Direction: Format every line of the entries below as a numbered list, leaving out the blank lines.

-- start of Data to process --

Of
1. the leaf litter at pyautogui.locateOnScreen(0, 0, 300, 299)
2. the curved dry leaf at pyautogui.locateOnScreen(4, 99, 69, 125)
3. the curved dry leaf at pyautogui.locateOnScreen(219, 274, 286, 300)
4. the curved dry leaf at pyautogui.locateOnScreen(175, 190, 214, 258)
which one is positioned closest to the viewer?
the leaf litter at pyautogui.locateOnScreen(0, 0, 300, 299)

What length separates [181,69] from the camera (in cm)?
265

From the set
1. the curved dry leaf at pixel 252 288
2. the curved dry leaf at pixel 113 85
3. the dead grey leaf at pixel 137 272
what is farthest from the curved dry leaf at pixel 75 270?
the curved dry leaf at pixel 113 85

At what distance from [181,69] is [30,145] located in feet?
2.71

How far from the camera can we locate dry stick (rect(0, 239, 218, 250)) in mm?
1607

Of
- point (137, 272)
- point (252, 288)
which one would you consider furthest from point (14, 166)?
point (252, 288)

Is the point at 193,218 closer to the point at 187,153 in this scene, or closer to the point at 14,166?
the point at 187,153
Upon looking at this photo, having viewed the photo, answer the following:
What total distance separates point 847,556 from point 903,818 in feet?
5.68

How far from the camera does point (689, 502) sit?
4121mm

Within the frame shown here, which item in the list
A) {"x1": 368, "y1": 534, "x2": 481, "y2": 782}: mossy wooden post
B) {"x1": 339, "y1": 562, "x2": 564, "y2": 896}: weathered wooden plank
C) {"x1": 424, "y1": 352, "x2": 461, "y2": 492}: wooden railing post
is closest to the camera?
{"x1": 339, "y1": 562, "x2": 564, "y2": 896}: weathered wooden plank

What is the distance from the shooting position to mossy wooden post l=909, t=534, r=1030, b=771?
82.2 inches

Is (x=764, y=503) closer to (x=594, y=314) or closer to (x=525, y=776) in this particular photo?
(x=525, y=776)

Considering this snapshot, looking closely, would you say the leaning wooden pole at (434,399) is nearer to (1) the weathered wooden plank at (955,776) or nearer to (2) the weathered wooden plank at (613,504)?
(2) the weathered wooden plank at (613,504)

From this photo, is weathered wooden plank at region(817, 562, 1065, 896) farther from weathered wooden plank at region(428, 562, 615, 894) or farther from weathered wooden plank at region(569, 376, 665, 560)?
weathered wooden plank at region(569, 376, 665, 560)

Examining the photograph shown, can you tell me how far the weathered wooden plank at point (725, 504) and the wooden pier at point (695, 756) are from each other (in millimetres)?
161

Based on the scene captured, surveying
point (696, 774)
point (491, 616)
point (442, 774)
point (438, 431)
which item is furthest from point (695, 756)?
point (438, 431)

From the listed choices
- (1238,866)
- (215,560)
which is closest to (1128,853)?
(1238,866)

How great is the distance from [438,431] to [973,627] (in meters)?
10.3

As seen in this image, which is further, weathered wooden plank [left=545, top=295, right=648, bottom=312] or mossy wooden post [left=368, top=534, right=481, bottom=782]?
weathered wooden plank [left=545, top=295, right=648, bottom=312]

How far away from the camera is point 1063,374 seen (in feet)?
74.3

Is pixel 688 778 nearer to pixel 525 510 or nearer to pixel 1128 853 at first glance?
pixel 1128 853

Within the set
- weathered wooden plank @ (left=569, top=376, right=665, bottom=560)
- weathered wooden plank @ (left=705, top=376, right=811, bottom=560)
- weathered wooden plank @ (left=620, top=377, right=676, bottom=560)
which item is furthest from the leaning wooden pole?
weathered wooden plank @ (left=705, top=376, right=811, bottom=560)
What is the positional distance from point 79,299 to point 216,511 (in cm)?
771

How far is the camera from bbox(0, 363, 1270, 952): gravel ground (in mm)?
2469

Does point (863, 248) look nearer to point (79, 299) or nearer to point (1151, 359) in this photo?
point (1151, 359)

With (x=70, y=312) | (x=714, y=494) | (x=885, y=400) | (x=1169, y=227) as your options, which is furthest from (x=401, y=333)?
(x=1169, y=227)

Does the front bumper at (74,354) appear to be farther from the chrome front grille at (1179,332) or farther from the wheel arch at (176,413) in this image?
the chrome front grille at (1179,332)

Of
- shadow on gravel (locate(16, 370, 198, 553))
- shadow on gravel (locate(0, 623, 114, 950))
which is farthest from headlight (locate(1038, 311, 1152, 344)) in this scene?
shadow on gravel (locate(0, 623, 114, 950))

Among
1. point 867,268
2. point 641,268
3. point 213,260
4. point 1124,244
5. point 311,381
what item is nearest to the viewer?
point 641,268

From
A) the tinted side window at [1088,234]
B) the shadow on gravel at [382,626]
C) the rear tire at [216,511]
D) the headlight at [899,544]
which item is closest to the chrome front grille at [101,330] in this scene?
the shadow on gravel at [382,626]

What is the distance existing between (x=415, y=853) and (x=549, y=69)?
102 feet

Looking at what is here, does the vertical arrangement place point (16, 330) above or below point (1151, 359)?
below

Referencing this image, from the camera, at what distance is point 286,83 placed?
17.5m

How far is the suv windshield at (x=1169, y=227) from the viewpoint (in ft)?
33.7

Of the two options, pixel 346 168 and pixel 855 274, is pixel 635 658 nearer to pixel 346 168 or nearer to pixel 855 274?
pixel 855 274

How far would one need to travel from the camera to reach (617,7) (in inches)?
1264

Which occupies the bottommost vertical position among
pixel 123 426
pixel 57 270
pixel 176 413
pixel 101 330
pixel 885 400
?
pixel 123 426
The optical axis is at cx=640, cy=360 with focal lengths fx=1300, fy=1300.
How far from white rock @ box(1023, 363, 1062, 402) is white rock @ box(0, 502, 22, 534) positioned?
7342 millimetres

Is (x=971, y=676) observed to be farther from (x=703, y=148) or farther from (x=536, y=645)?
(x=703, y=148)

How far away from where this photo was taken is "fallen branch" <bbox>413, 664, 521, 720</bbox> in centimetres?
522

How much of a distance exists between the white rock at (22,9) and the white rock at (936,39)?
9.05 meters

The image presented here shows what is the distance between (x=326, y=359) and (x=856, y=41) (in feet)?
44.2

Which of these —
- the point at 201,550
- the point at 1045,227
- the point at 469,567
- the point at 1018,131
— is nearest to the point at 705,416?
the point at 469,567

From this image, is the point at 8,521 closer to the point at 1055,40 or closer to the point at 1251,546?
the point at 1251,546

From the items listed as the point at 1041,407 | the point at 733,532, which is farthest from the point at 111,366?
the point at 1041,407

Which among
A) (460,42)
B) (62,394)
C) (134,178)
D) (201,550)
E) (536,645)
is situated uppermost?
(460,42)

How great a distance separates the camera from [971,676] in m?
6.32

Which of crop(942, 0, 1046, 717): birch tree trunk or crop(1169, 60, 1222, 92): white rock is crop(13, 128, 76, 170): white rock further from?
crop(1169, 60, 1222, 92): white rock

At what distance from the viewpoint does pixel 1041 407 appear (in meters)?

-- end of Data to process --

Result of the exercise:
1. Of
2. 1. the leaf litter at pyautogui.locateOnScreen(0, 0, 300, 299)
3. 2. the curved dry leaf at pyautogui.locateOnScreen(4, 99, 69, 125)
4. 3. the curved dry leaf at pyautogui.locateOnScreen(219, 274, 286, 300)
5. 4. the curved dry leaf at pyautogui.locateOnScreen(175, 190, 214, 258)
6. which one is positioned closest to the viewer?
7. the leaf litter at pyautogui.locateOnScreen(0, 0, 300, 299)
8. What length separates [181,69] from the camera (in cm)?
9. 265
10. From the set
11. 1. the curved dry leaf at pixel 252 288
12. 2. the curved dry leaf at pixel 113 85
13. 3. the dead grey leaf at pixel 137 272
14. what is farthest from the curved dry leaf at pixel 75 270?
15. the curved dry leaf at pixel 113 85
16. At what distance from [181,69] is [30,145] located in feet?
17. 2.71
18. How far from the camera can we locate dry stick (rect(0, 239, 218, 250)) in mm?
19. 1607
20. Of
21. - point (137, 272)
22. - point (252, 288)
23. which one would you consider furthest from point (14, 166)?
24. point (252, 288)
25. Is the point at 193,218 closer to the point at 187,153 in this scene, or closer to the point at 14,166?
26. the point at 187,153
27. Upon looking at this photo, having viewed the photo, answer the following:
28. What total distance separates point 847,556 from point 903,818 in feet?
29. 5.68
30. How far from the camera does point (689, 502) sit?
31. 4121mm
32. Within the frame shown here, which item in the list
33. A) {"x1": 368, "y1": 534, "x2": 481, "y2": 782}: mossy wooden post
34. B) {"x1": 339, "y1": 562, "x2": 564, "y2": 896}: weathered wooden plank
35. C) {"x1": 424, "y1": 352, "x2": 461, "y2": 492}: wooden railing post
36. is closest to the camera?
37. {"x1": 339, "y1": 562, "x2": 564, "y2": 896}: weathered wooden plank
38. What is the distance from the shooting position to mossy wooden post l=909, t=534, r=1030, b=771?
39. 82.2 inches
40. Is (x=764, y=503) closer to (x=594, y=314) or closer to (x=525, y=776) in this particular photo?
41. (x=525, y=776)
42. Considering this snapshot, looking closely, would you say the leaning wooden pole at (434,399) is nearer to (1) the weathered wooden plank at (955,776) or nearer to (2) the weathered wooden plank at (613,504)?
43. (2) the weathered wooden plank at (613,504)
44. From this photo, is weathered wooden plank at region(817, 562, 1065, 896) farther from weathered wooden plank at region(428, 562, 615, 894) or farther from weathered wooden plank at region(569, 376, 665, 560)?
45. weathered wooden plank at region(569, 376, 665, 560)
46. Examining the photograph shown, can you tell me how far the weathered wooden plank at point (725, 504) and the wooden pier at point (695, 756) are from each other (in millimetres)?
47. 161
48. Based on the scene captured, surveying
49. point (696, 774)
50. point (491, 616)
51. point (442, 774)
52. point (438, 431)
53. which item is furthest from point (695, 756)?
54. point (438, 431)
55. From the listed choices
56. - (1238,866)
57. - (215,560)
58. which is closest to (1128,853)?
59. (1238,866)
60. How great is the distance from [438,431] to [973,627] (in meters)?
61. 10.3
62. As seen in this image, which is further, weathered wooden plank [left=545, top=295, right=648, bottom=312] or mossy wooden post [left=368, top=534, right=481, bottom=782]?
63. weathered wooden plank [left=545, top=295, right=648, bottom=312]
64. How far away from the camera is point 1063,374 seen (in feet)?
65. 74.3
66. Is pixel 688 778 nearer to pixel 525 510 or nearer to pixel 1128 853 at first glance?
67. pixel 1128 853
68. Within the set
69. - weathered wooden plank @ (left=569, top=376, right=665, bottom=560)
70. - weathered wooden plank @ (left=705, top=376, right=811, bottom=560)
71. - weathered wooden plank @ (left=620, top=377, right=676, bottom=560)
72. which item is furthest from the leaning wooden pole?
73. weathered wooden plank @ (left=705, top=376, right=811, bottom=560)
74. What is the positional distance from point 79,299 to point 216,511 (in cm)?
75. 771
76. How far is the camera from bbox(0, 363, 1270, 952): gravel ground (in mm)?
77. 2469
78. Does point (863, 248) look nearer to point (79, 299) or nearer to point (1151, 359) in this photo?
79. point (1151, 359)
80. With (x=70, y=312) | (x=714, y=494) | (x=885, y=400) | (x=1169, y=227) as your options, which is furthest from (x=401, y=333)?
81. (x=1169, y=227)
82. Does the front bumper at (74,354) appear to be farther from the chrome front grille at (1179,332) or farther from the wheel arch at (176,413) in this image?
83. the chrome front grille at (1179,332)
84. Of
85. - shadow on gravel (locate(16, 370, 198, 553))
86. - shadow on gravel (locate(0, 623, 114, 950))
87. which is farthest from headlight (locate(1038, 311, 1152, 344)) in this scene?
88. shadow on gravel (locate(0, 623, 114, 950))
89. Among
90. 1. point 867,268
91. 2. point 641,268
92. 3. point 213,260
93. 4. point 1124,244
94. 5. point 311,381
95. what item is nearest to the viewer?
96. point 641,268
97. From
98. A) the tinted side window at [1088,234]
99. B) the shadow on gravel at [382,626]
100. C) the rear tire at [216,511]
101. D) the headlight at [899,544]
102. which item is closest to the chrome front grille at [101,330] in this scene?
103. the shadow on gravel at [382,626]
104. What is the distance existing between (x=415, y=853) and (x=549, y=69)?
105. 102 feet
106. Looking at what is here, does the vertical arrangement place point (16, 330) above or below point (1151, 359)?
107. below
108. Referencing this image, from the camera, at what distance is point 286,83 placed?
109. 17.5m
110. How far is the suv windshield at (x=1169, y=227) from the viewpoint (in ft)?
111. 33.7
112. Of the two options, pixel 346 168 and pixel 855 274, is pixel 635 658 nearer to pixel 346 168 or nearer to pixel 855 274?
113. pixel 855 274
114. How far would one need to travel from the camera to reach (617,7) (in inches)?
115. 1264
116. Which occupies the bottommost vertical position among
117. pixel 123 426
118. pixel 57 270
119. pixel 176 413
120. pixel 101 330
121. pixel 885 400
122. ?
123. pixel 123 426
124. The optical axis is at cx=640, cy=360 with focal lengths fx=1300, fy=1300.
125. How far from white rock @ box(1023, 363, 1062, 402) is white rock @ box(0, 502, 22, 534) positioned?
126. 7342 millimetres
127. Is (x=971, y=676) observed to be farther from (x=703, y=148) or farther from (x=536, y=645)?
128. (x=703, y=148)
129. How far away from where this photo was taken is "fallen branch" <bbox>413, 664, 521, 720</bbox> in centimetres?
130. 522
131. How much of a distance exists between the white rock at (22,9) and the white rock at (936,39)?
132. 9.05 meters
133. The image presented here shows what is the distance between (x=326, y=359) and (x=856, y=41) (in feet)?
134. 44.2
135. Which of these —
136. - the point at 201,550
137. - the point at 1045,227
138. - the point at 469,567
139. - the point at 1018,131
140. — is nearest to the point at 705,416?
141. the point at 469,567
142. From this image, is the point at 8,521 closer to the point at 1055,40 or closer to the point at 1251,546?
143. the point at 1251,546
144. From the items listed as the point at 1041,407 | the point at 733,532, which is farthest from the point at 111,366?
145. the point at 1041,407
146. Which among
147. A) (460,42)
148. B) (62,394)
149. C) (134,178)
150. D) (201,550)
151. E) (536,645)
152. is situated uppermost?
153. (460,42)
154. How great a distance separates the camera from [971,676] in m?
155. 6.32
156. Which of crop(942, 0, 1046, 717): birch tree trunk or crop(1169, 60, 1222, 92): white rock is crop(13, 128, 76, 170): white rock further from?
157. crop(1169, 60, 1222, 92): white rock
158. At what distance from the viewpoint does pixel 1041 407 appear (in meters)?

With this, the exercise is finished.